When he wakes up, I call him “John Raymond,” and he snaps into a perfectly normal, sweet young boy: not a demon or a prophet.

Phones and Psychosis Part 2: My First Break

In part 1, I described my experiences with phones during my second hospitalization for psychotic mania. My second break was more of a trippy, metaphysical journey I had, and very different from my first hospitalization. During my first hospitalization, I was in hell.

My first break happened while I was on a family Christmas vacation out of state. I completely decompensated on or around Christmas day, and the only place I could go was a seedy crisis stabilization unit. There, the patients were far gone to begin with, and I was in tune with what was going on around me spiritually. It was truly horrifying. Unfortunately, I don’t have my records as a reference point to what was happening in reality, so I just have the memories of what I experienced first hand.

I noticed that when patients would start talking on the phone, they would fade away and start changing into a different person. I didn’t know what was going on at the time, so I just stayed away from the phone. However, curiosity got the best of me, and I tried listening to the earpiece. All I heard were pops, crackles, and a feeling of me being sucked in. I put the earpiece down immediately.

Then it was time for me to see the doctor. When I heard that, all I felt was dread. I sensed he was a truly evil man. When I got in to the room to see him, he basically asked me why I was there. After my manic strings of answers, he replied. I cannot remember his face other than that I saw two voids for eyes and he looked like nothing I had ever seen before. “I can FIX you,” he said. He handed me a phone and told me to talk on it. I refused. He tried pressuring me hard, and I opened the door and ran out.

Later, I had a brief memory of me in a dark room wearing some sort of helmet that someone was dialing in signals that I could feel into my brain. I felt myself going out of my body to some place else, and entering a realm that I experienced later during my second break, verbatim. I saw many things, and I felt like someone was trying to steal me. I fought back hard, and snapped to in the dark room, threw the helmet off, and ran back into my unit.

I believed they were “curing” these people by attaching healthy souls to them, and part of it had to do with the phones they were strongly encouraging people to use.

That psychiatrist prescribed me Geodon. I refused it, because I could never trust a doctor who tells me “I can fix you,” in such a calm, matter-of-fact demeanor; someone whose face I couldn’t see.

Fortunately, they had another psychiatrist on a different day and she seemed trustworthy. I took the Abilify she prescribed, brand new at the time.

Phones and Psychosis

Phones of any kind had a strange role within my perceptions while I was in the middle of my psychotic episodes. It was simply bizarre during my first episode, which I haven’t written much about yet. During my 2nd episode, I had a few encounters with phones.

Stored data:
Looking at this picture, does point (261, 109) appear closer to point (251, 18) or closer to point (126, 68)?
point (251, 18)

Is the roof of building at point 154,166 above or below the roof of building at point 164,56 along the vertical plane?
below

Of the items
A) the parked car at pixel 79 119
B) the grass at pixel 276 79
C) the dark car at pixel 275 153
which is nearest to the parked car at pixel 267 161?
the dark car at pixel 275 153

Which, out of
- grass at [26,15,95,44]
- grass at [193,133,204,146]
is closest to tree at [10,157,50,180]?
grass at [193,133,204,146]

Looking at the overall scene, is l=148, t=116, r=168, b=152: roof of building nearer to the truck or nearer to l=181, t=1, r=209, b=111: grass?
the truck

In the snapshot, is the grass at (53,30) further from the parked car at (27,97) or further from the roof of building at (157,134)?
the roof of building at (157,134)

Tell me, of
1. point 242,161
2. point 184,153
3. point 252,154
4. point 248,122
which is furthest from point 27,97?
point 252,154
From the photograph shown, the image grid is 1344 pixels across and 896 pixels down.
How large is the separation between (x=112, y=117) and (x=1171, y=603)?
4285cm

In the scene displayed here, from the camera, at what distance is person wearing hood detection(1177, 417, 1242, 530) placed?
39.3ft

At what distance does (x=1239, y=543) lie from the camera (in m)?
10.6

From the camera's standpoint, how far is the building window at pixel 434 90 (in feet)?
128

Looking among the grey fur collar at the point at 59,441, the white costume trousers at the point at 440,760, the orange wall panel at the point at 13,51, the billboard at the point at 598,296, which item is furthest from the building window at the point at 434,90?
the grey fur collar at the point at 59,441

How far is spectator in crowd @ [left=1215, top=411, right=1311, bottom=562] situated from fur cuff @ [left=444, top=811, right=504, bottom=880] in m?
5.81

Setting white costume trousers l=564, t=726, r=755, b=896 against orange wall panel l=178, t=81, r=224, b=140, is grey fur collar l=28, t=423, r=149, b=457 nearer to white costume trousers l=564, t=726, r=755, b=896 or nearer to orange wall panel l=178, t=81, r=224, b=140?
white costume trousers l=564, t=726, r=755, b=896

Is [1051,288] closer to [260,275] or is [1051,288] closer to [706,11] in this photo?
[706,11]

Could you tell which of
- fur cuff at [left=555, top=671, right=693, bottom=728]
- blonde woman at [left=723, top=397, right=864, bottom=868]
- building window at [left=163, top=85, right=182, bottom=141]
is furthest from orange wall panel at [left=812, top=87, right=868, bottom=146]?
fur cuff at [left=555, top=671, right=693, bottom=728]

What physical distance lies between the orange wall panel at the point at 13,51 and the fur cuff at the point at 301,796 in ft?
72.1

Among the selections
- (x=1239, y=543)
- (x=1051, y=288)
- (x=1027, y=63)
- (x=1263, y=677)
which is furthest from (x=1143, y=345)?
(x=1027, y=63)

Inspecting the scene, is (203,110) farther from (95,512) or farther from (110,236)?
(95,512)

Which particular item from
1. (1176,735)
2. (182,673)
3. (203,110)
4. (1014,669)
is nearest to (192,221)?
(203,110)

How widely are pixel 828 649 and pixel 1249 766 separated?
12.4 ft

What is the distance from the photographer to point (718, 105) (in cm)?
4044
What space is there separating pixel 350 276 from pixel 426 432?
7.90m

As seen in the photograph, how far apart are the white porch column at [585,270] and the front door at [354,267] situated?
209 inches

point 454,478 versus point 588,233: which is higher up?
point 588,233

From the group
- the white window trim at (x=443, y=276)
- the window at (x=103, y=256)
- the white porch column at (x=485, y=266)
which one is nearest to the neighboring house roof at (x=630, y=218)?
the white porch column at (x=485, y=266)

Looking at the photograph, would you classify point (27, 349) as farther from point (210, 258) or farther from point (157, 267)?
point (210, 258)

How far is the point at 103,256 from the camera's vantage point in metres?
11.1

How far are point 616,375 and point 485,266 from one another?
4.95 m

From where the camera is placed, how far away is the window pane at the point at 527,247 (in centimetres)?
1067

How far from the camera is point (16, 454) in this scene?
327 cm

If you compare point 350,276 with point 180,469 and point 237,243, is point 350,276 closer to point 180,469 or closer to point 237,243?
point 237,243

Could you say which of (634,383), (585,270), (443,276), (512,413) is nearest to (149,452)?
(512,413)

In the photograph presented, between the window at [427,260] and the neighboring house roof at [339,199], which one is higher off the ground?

REQUIRED TASKS:
1. In the account of the first break, what did the narrator hear when listening to the phone earpiece? List each item.
2. Copy the passage of the account of the first break starting at "My first break" and ending at "earpiece down immediately.".

RESPONSE LIST:
1.
- Pops
- Crackles
- A feeling of being sucked in

2.
My first break happened while I was on a family Christmas vacation out of state. I completely decompensated on or around Christmas day, and the only place I could go was a seedy crisis stabilization unit. There, the patients were far gone to begin with, and I was in tune with what was going on around me spiritually. It was truly horrifying. Unfortunately, I don’t have my records as a reference point to what was happening in reality, so I just have the memories of what I experienced first hand.

I noticed that when patients would start talking on the phone, they would fade away and start changing into a different person. I didn’t know what was going on at the time, so I just stayed away from the phone. However, curiosity got the best of me, and I tried listening to the earpiece. All I heard were pops, crackles, and a feeling of me being sucked in. I put the earpiece down immediately.